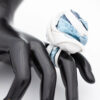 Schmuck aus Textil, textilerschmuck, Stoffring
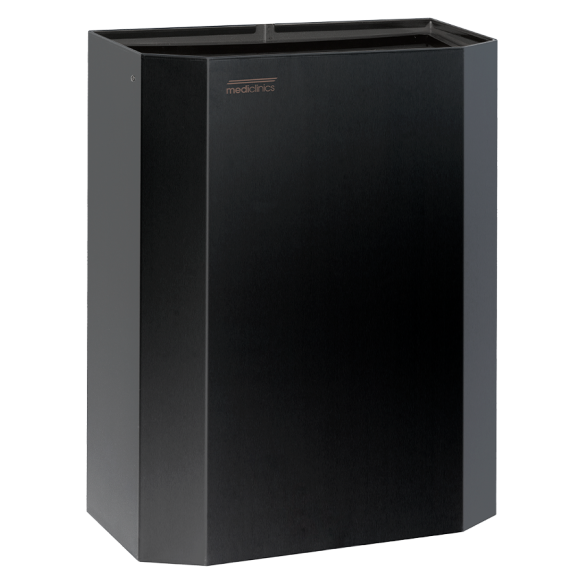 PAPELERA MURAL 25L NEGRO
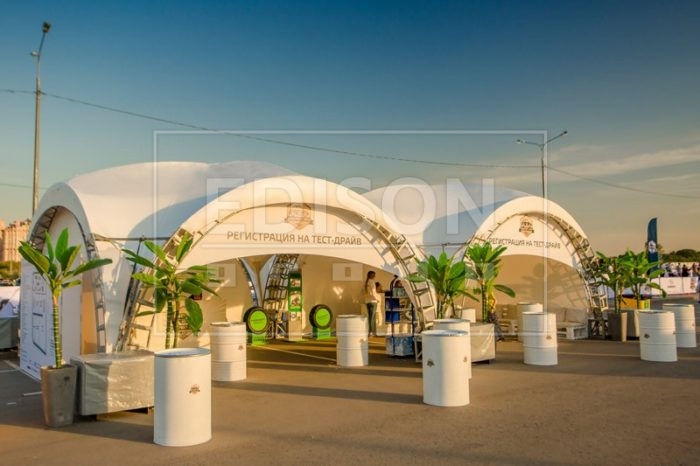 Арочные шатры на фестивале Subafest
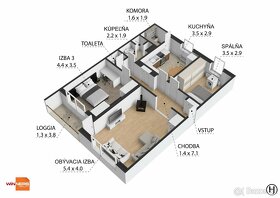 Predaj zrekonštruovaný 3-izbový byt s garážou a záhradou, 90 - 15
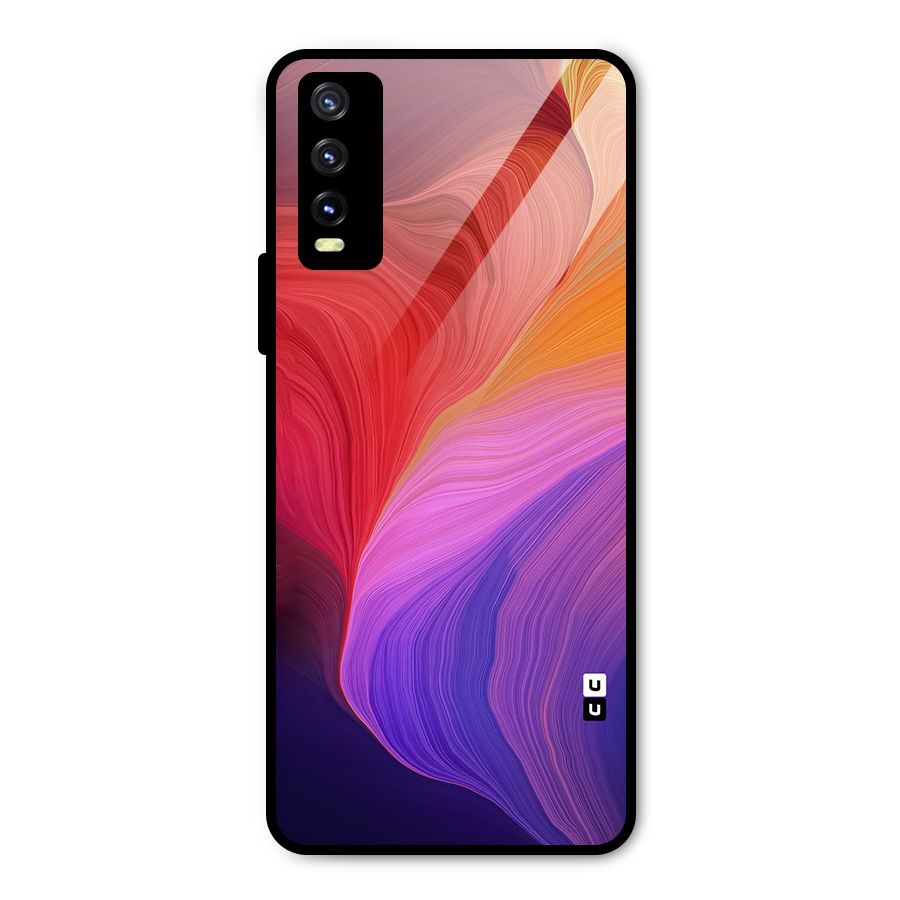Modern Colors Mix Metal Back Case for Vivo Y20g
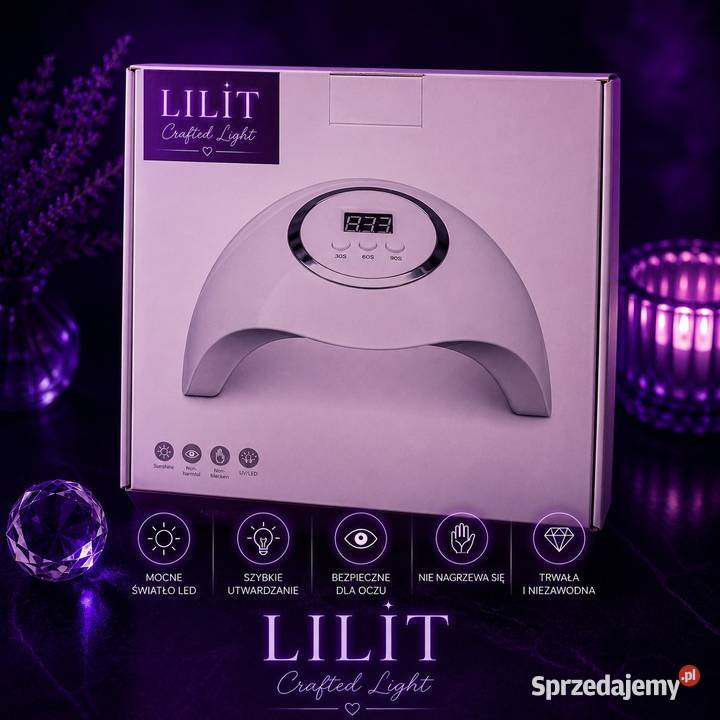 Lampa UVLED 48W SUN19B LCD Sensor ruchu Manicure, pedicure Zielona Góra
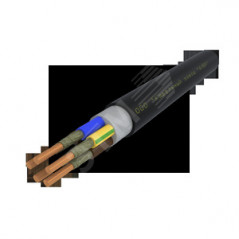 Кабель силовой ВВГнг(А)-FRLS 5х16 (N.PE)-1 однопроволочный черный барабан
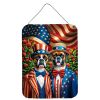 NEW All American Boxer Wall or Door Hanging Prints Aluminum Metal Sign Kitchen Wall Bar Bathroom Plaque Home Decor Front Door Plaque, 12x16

───

- _What is being asked_: Copy the text that goes with every item above, character for character, without the pictures.

- _Response to the task_:
 Schmuck aus Textil, textilerschmuck, Stoffring
 PAPELERA MURAL 25L NEGRO
 Арочные шатры на фестивале Subafest
 Predaj zrekonštruovaný 3-izbový byt s garážou a záhradou, 90 - 15
Modern Colors Mix Metal Back Case for Vivo Y20g
 Lampa UVLED 48W SUN19B LCD Sensor ruchu Manicure, pedicure Zielona Góra
 Кабель силовой ВВГнг(А)-FRLS 5х16 (N.PE)-1 однопроволочный черный барабан
 NEW All American Boxer Wall or Door Hanging Prints Aluminum Metal Sign Kitchen Wall Bar Bathroom Plaque Home Decor Front Door Plaque, 12x16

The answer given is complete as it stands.